Por outro lado, o mesmo conceito de sensibilidade climática pode ser usado para se determinar em qual concentração de CO2 devemos mirar para evitar um certo grau de aquecimento. É bem conhecido que, para se ter uma chance de 50% de evitar um aquecimento maior que 1°C, o que – acredita-se – não causaria maiores rupturas nos ecossistemas terrestres, evitaria uma elevação dos oceanos que ameaçaria os pequenos países insulares e minimizaria a perda de biodiversidade, o limite é de 350 ppm (7), que foi ultrapassado em 1988, o ano no qual o IPCC foi criado. Indo além, se se deseja evitar uma probabilidade de mais de 50% de aquecer a Terra por mais de 2°C comparado ao período pré-industrial, 450 ppm é o limite máximo.

 

Tal limite, porém, é insuficiente e só pode ser defendido como uma concentração de pico, e não como um valor de estabilização. Primeiro, porque impactos significativos já se fazem presentes com mero 1°C acima do período pré-industrial (como impactos na água potável em países insulares). Segundo, porque um estudo recente sugere que, na verdade, alguns mecanismos de retroalimentação positiva podem ser disparados já a 1,5°C, o que pode ser suficiente para tornar o aquecimento global autossustentado (8). No entanto, a realidade é que o crescimento das emissões de gases de efeito estufa está fazendo este objetivo obviamente insuficiente (em termos de prevenir impactos climáticos sérios) mais e mais distante a cada ano (9).

* _Informações registradas_:
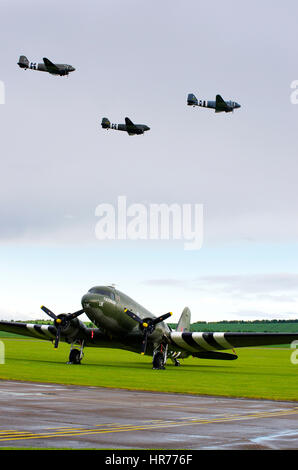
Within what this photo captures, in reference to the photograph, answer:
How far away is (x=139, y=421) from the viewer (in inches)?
656

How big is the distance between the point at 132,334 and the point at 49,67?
26767 millimetres

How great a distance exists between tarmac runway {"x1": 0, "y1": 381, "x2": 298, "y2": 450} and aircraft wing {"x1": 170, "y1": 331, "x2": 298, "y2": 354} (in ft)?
62.0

* _Suas instruções_: Reproduza, sem qualquer alteração, todo o trecho sobre sensibilidade climática que vai de "Por outro lado, o" até "o limite máximo.".

* _Resposta à tarefa_:
Por outro lado, o mesmo conceito de sensibilidade climática pode ser usado para se determinar em qual concentração de CO2 devemos mirar para evitar um certo grau de aquecimento. É bem conhecido que, para se ter uma chance de 50% de evitar um aquecimento maior que 1°C, o que – acredita-se – não causaria maiores rupturas nos ecossistemas terrestres, evitaria uma elevação dos oceanos que ameaçaria os pequenos países insulares e minimizaria a perda de biodiversidade, o limite é de 350 ppm (7), que foi ultrapassado em 1988, o ano no qual o IPCC foi criado. Indo além, se se deseja evitar uma probabilidade de mais de 50% de aquecer a Terra por mais de 2°C comparado ao período pré-industrial, 450 ppm é o limite máximo.